Retype the listing exactly; omit pictures.
======== Data provided ========
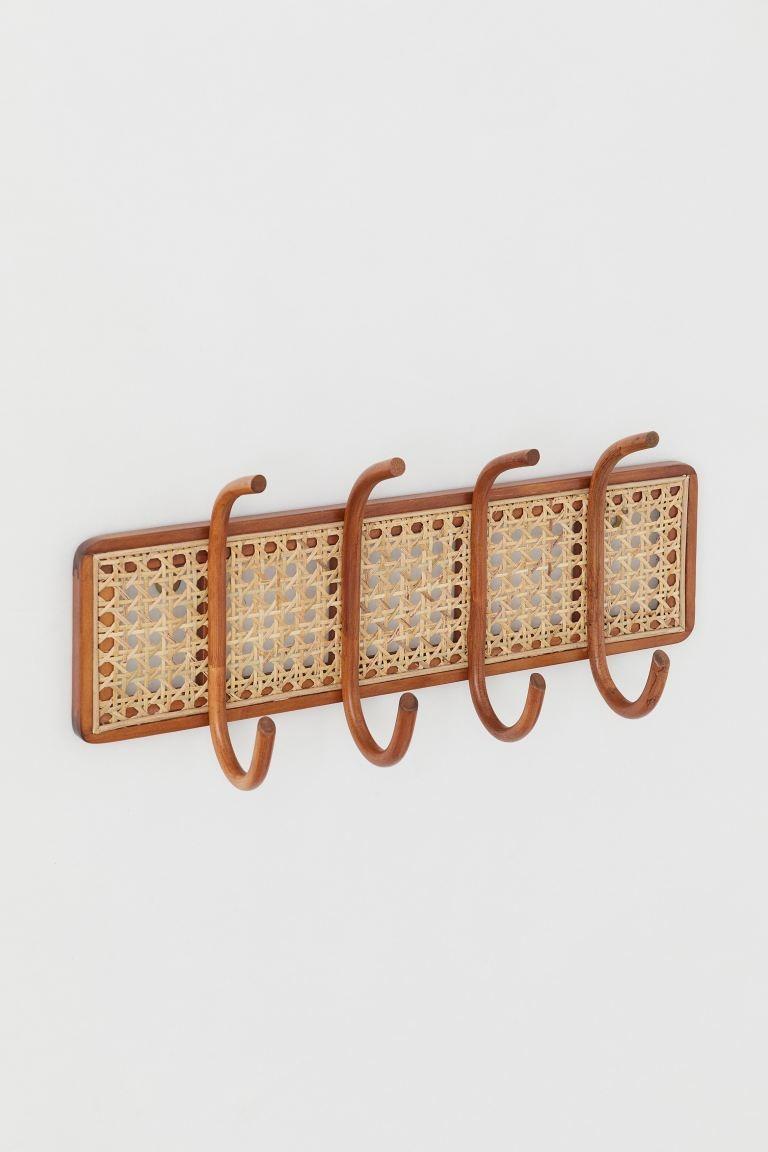 Colgador de ratán con marco y cuatro ganchos de madera. Dos orificios para colgarlo.  Ancho 1,1 cm. Alto ganchos incluidos 20 cm. Largo 44 cm.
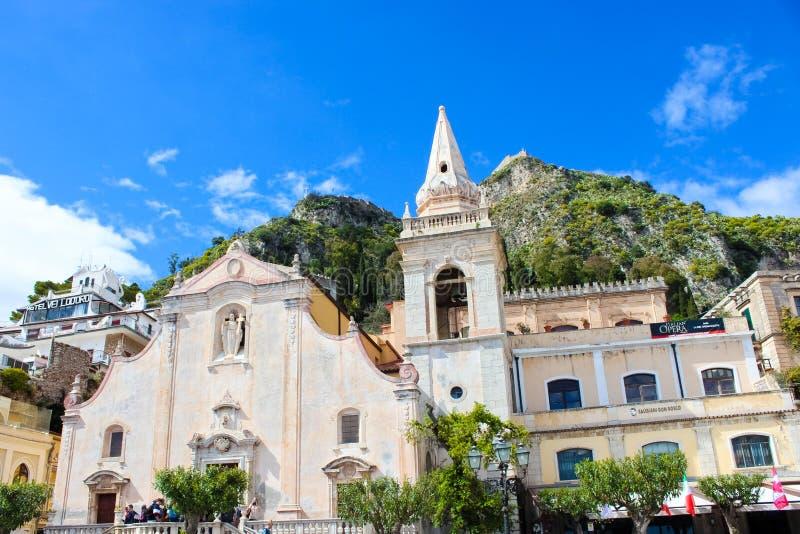 Taormina Sicilien, Italien - April 8th 2019: Härliga San Giuseppe Church på fyrkant för piazza IX Aprile i centret barock stil royaltyfri foto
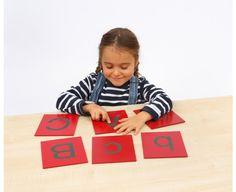 Lettres alphabet majuscules Montessori / L'îlot éducatif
========
* **Solution for this problem**
 Colgador de ratán con marco y cuatro ganchos de madera. Dos orificios para colgarlo.  Ancho 1,1 cm. Alto ganchos incluidos 20 cm. Largo 44 cm.
 Taormina Sicilien, Italien - April 8th 2019: Härliga San Giuseppe Church på fyrkant för piazza IX Aprile i centret barock stil royaltyfri foto
 Lettres alphabet majuscules Montessori / L'îlot éducatif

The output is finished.